#### 任务说明:
找出下列记录中所有包含字符串“would”的行，并逐行完整列出；匹配时区分大小写。

=== 所给材料 ===

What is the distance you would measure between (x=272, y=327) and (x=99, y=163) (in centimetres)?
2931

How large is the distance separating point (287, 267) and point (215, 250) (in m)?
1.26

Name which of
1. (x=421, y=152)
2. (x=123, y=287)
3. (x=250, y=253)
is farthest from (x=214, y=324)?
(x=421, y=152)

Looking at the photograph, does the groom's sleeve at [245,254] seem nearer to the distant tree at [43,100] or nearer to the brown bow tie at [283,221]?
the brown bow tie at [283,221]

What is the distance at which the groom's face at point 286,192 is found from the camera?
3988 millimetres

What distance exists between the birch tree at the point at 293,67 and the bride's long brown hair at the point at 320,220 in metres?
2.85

===
=== 所给材料 ===

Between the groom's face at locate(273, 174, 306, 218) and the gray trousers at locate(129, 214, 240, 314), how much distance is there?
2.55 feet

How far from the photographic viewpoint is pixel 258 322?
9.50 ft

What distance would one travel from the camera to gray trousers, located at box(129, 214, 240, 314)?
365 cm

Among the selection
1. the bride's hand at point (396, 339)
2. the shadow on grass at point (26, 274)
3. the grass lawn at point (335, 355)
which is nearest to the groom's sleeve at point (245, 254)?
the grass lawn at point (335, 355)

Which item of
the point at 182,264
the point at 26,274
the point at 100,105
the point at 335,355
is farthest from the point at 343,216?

===
=== 所给材料 ===

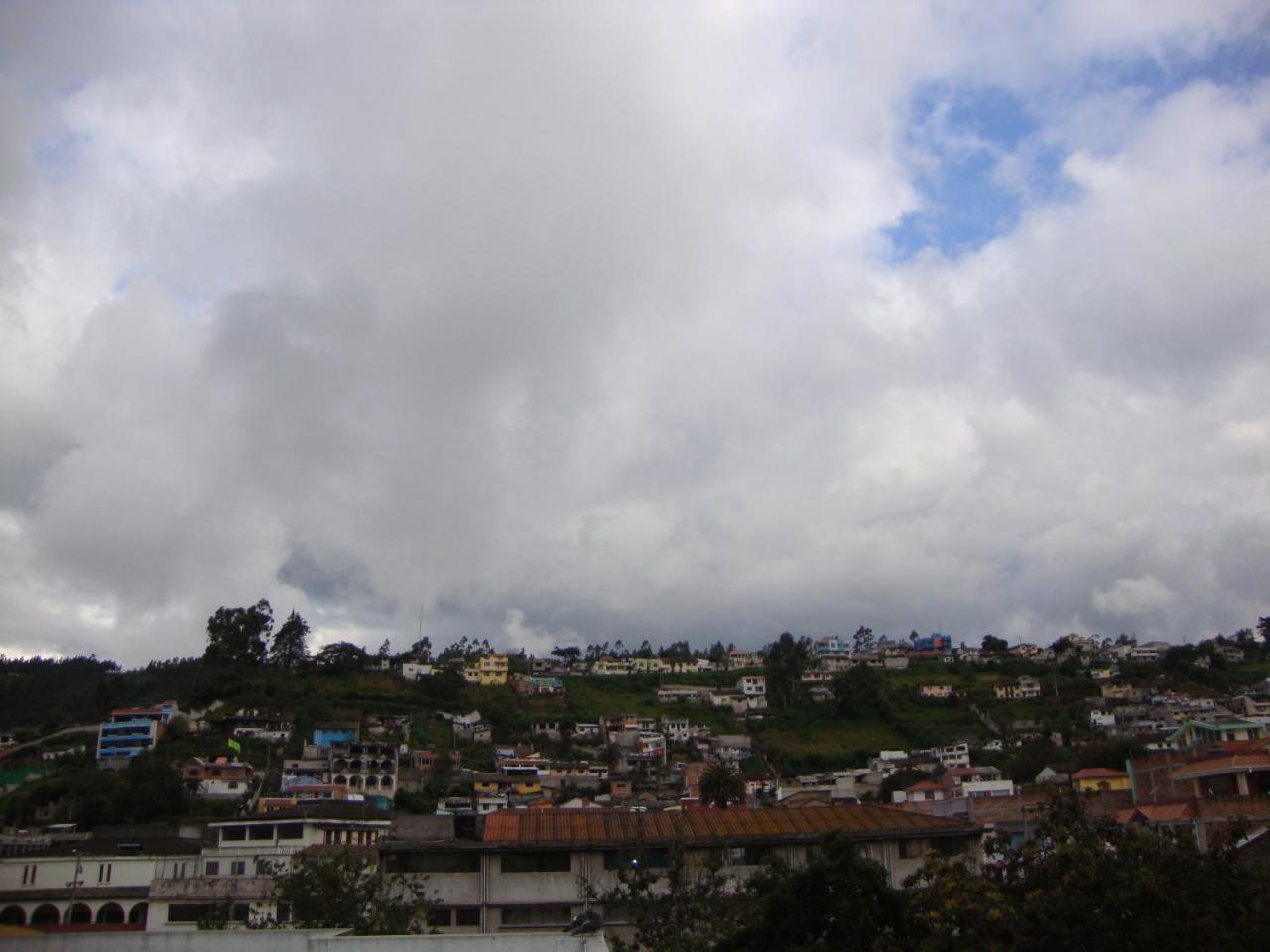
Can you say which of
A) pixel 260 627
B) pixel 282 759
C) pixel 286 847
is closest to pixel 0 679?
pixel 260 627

===

#### 回答:
What is the distance you would measure between (x=272, y=327) and (x=99, y=163) (in centimetres)?
What distance would one travel from the camera to gray trousers, located at box(129, 214, 240, 314)?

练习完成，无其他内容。